Prompt Engineering Guide: Getting Reliable Output from LLMs
The techniques that separate amateur prompting from production-grade prompt engineering.
Prompt engineering is the craft of communicating with large language models effectively and reliably. As AI is deployed into production systems, the quality of your prompts directly determines the quality of your output — and the reliability of your system. These are the techniques that matter most in real-world deployments.
The Fundamentals: Structure and Specificity
Most poor prompt output traces to two root causes: insufficient context and ambiguous instructions. The model doesn't know what you know, doesn't share your assumptions, and interprets ambiguous instructions in ways you didn't intend.
Fix this with structured prompts that separate components clearly: role definition, context, task instructions, constraints, output format. Use XML tags or clear delimiters to delineate sections. Be explicit about what format you want the output in — specifying JSON schema, markdown structure, or plain text requirements dramatically reduces formatting errors. When instructions are long, put them before the input data, not after — models attend more reliably to early context.
Chain-of-Thought and Reasoning Techniques
For complex tasks — multi-step reasoning, analysis, classification with multiple criteria — instructing the model to think step-by-step dramatically improves accuracy. 'Think through this step by step before giving your final answer' or 'First list the relevant factors, then analyse each, then draw your conclusion' are simple but effective interventions.
For highest-stakes reasoning, use structured thinking frameworks: ask the model to generate multiple hypotheses, evaluate evidence for each, then select the best-supported conclusion. This mimics the reasoning process that produces reliable human expert judgment and significantly reduces confident-sounding incorrect answers.
Few-Shot Examples and In-Context Learning
Few-shot prompting — providing 2–5 examples of the desired input/output pattern before asking the model to complete a new instance — is one of the most reliable techniques for shaping output format and style. It works because LLMs are trained to continue patterns, and examples establish a pattern more precisely than instructions alone.

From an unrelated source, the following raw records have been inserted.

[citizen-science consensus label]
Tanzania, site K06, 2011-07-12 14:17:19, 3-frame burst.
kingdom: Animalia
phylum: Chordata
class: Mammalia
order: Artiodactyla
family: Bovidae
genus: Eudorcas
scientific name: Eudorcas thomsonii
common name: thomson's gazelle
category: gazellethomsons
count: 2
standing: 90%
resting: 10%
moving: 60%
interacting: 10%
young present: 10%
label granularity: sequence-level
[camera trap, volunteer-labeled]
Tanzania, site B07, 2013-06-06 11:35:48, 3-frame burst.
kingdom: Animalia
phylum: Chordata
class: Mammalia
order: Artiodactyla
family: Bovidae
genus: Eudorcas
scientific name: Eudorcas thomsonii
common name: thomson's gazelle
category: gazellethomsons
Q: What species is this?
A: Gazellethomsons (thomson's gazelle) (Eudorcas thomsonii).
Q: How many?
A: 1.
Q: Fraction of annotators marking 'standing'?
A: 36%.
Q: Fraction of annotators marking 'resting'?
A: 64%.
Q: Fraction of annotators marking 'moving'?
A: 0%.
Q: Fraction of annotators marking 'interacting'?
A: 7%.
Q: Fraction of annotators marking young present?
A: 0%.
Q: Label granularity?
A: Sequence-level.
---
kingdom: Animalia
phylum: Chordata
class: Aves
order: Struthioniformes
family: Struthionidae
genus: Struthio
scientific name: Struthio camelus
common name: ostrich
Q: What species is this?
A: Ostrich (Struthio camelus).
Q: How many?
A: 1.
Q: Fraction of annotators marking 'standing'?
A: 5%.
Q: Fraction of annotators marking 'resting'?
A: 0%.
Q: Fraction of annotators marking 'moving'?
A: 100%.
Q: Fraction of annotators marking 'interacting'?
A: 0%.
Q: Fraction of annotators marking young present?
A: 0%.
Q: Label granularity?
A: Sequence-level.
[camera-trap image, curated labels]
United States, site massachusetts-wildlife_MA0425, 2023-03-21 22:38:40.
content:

Select examples that cover the range of cases you expect in production, including edge cases. Diverse, representative examples outperform a larger number of similar examples. For classification tasks, ensure examples are balanced across classes to avoid anchoring the model toward the most-represented category.
Testing, Evals, and Production Monitoring
Production prompt engineering requires a systematic evaluation process, not intuitive iteration. Build a test set of representative inputs with known-good outputs before writing your prompt. Evaluate candidate prompts against this test set quantitatively. Track accuracy, format compliance, hallucination rate, and latency across model versions.
Tools like Promptfoo, Braintrust, and LangSmith make structured prompt evaluation tractable. Treat prompt changes like code changes: version-controlled, tested before deployment, monitored in production. The biggest reliability failures in production AI systems trace to uncontrolled prompt changes that looked fine in manual testing but degraded on the long tail of real inputs.